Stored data
§ §

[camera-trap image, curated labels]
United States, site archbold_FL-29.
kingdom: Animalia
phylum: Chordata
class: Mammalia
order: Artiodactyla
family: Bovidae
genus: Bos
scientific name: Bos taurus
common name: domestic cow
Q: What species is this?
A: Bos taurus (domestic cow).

§ §

WHAT YOU HAVE TO DO: Exactly the lines from the one that holds "phylum: Chordata" through the final line of the records above should be written out, and only those.

SOLUTION TO THIS PROBLEM:
phylum: Chordata
class: Mammalia
order: Artiodactyla
family: Bovidae
genus: Bos
scientific name: Bos taurus
common name: domestic cow
Q: What species is this?
A: Bos taurus (domestic cow).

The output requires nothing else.